[Saved data entries]

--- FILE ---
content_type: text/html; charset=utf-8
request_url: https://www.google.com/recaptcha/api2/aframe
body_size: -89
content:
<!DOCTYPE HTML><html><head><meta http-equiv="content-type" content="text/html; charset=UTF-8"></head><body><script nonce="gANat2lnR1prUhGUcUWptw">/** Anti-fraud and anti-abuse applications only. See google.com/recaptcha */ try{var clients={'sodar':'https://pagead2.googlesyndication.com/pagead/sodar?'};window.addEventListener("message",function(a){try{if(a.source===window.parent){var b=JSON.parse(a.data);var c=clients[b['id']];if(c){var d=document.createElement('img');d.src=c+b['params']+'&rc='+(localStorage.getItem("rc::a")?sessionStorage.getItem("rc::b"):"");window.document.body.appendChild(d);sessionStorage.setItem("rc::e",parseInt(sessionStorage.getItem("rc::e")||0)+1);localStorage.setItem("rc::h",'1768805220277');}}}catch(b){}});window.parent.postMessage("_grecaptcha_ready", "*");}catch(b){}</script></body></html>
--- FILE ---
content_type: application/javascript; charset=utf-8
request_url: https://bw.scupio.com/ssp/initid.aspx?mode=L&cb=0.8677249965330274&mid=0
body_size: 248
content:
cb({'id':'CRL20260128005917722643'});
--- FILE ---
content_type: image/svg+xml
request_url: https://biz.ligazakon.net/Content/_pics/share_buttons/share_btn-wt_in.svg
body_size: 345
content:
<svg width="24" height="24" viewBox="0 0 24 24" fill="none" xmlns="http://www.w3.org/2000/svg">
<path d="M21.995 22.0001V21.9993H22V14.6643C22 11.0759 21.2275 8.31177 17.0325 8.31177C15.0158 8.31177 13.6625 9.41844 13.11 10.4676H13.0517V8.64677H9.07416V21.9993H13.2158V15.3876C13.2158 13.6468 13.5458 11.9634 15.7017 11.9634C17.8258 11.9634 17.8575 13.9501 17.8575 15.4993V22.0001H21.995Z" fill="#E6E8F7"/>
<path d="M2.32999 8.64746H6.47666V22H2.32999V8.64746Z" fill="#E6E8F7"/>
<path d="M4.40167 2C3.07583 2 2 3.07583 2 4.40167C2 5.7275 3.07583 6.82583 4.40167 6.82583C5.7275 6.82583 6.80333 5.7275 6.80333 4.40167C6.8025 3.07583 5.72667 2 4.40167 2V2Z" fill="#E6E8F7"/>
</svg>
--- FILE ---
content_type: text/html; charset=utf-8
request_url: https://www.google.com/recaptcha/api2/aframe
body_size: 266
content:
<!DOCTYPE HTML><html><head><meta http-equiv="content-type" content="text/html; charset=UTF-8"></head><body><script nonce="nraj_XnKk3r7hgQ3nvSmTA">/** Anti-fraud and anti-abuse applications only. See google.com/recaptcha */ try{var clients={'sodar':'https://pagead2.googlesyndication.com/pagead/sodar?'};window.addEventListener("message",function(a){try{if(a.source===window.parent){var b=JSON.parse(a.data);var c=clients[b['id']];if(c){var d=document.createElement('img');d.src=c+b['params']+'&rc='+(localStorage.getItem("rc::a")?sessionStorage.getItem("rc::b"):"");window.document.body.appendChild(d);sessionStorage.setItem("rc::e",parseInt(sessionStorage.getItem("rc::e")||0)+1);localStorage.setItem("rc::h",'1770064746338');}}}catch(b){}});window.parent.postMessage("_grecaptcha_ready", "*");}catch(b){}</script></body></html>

= EXERCISE PROMPT =
Give back every entry, unchanged in any way.

= RESPONSE TO THE TASK =
--- FILE ---
content_type: text/html; charset=utf-8
request_url: https://www.google.com/recaptcha/api2/aframe
body_size: -89
content:
<!DOCTYPE HTML><html><head><meta http-equiv="content-type" content="text/html; charset=UTF-8"></head><body><script nonce="gANat2lnR1prUhGUcUWptw">/** Anti-fraud and anti-abuse applications only. See google.com/recaptcha */ try{var clients={'sodar':'https://pagead2.googlesyndication.com/pagead/sodar?'};window.addEventListener("message",function(a){try{if(a.source===window.parent){var b=JSON.parse(a.data);var c=clients[b['id']];if(c){var d=document.createElement('img');d.src=c+b['params']+'&rc='+(localStorage.getItem("rc::a")?sessionStorage.getItem("rc::b"):"");window.document.body.appendChild(d);sessionStorage.setItem("rc::e",parseInt(sessionStorage.getItem("rc::e")||0)+1);localStorage.setItem("rc::h",'1768805220277');}}}catch(b){}});window.parent.postMessage("_grecaptcha_ready", "*");}catch(b){}</script></body></html>
--- FILE ---
content_type: application/javascript; charset=utf-8
request_url: https://bw.scupio.com/ssp/initid.aspx?mode=L&cb=0.8677249965330274&mid=0
body_size: 248
content:
cb({'id':'CRL20260128005917722643'});
--- FILE ---
content_type: image/svg+xml
request_url: https://biz.ligazakon.net/Content/_pics/share_buttons/share_btn-wt_in.svg
body_size: 345
content:
<svg width="24" height="24" viewBox="0 0 24 24" fill="none" xmlns="http://www.w3.org/2000/svg">
<path d="M21.995 22.0001V21.9993H22V14.6643C22 11.0759 21.2275 8.31177 17.0325 8.31177C15.0158 8.31177 13.6625 9.41844 13.11 10.4676H13.0517V8.64677H9.07416V21.9993H13.2158V15.3876C13.2158 13.6468 13.5458 11.9634 15.7017 11.9634C17.8258 11.9634 17.8575 13.9501 17.8575 15.4993V22.0001H21.995Z" fill="#E6E8F7"/>
<path d="M2.32999 8.64746H6.47666V22H2.32999V8.64746Z" fill="#E6E8F7"/>
<path d="M4.40167 2C3.07583 2 2 3.07583 2 4.40167C2 5.7275 3.07583 6.82583 4.40167 6.82583C5.7275 6.82583 6.80333 5.7275 6.80333 4.40167C6.8025 3.07583 5.72667 2 4.40167 2V2Z" fill="#E6E8F7"/>
</svg>
--- FILE ---
content_type: text/html; charset=utf-8
request_url: https://www.google.com/recaptcha/api2/aframe
body_size: 266
content:
<!DOCTYPE HTML><html><head><meta http-equiv="content-type" content="text/html; charset=UTF-8"></head><body><script nonce="nraj_XnKk3r7hgQ3nvSmTA">/** Anti-fraud and anti-abuse applications only. See google.com/recaptcha */ try{var clients={'sodar':'https://pagead2.googlesyndication.com/pagead/sodar?'};window.addEventListener("message",function(a){try{if(a.source===window.parent){var b=JSON.parse(a.data);var c=clients[b['id']];if(c){var d=document.createElement('img');d.src=c+b['params']+'&rc='+(localStorage.getItem("rc::a")?sessionStorage.getItem("rc::b"):"");window.document.body.appendChild(d);sessionStorage.setItem("rc::e",parseInt(sessionStorage.getItem("rc::e")||0)+1);localStorage.setItem("rc::h",'1770064746338');}}}catch(b){}});window.parent.postMessage("_grecaptcha_ready", "*");}catch(b){}</script></body></html>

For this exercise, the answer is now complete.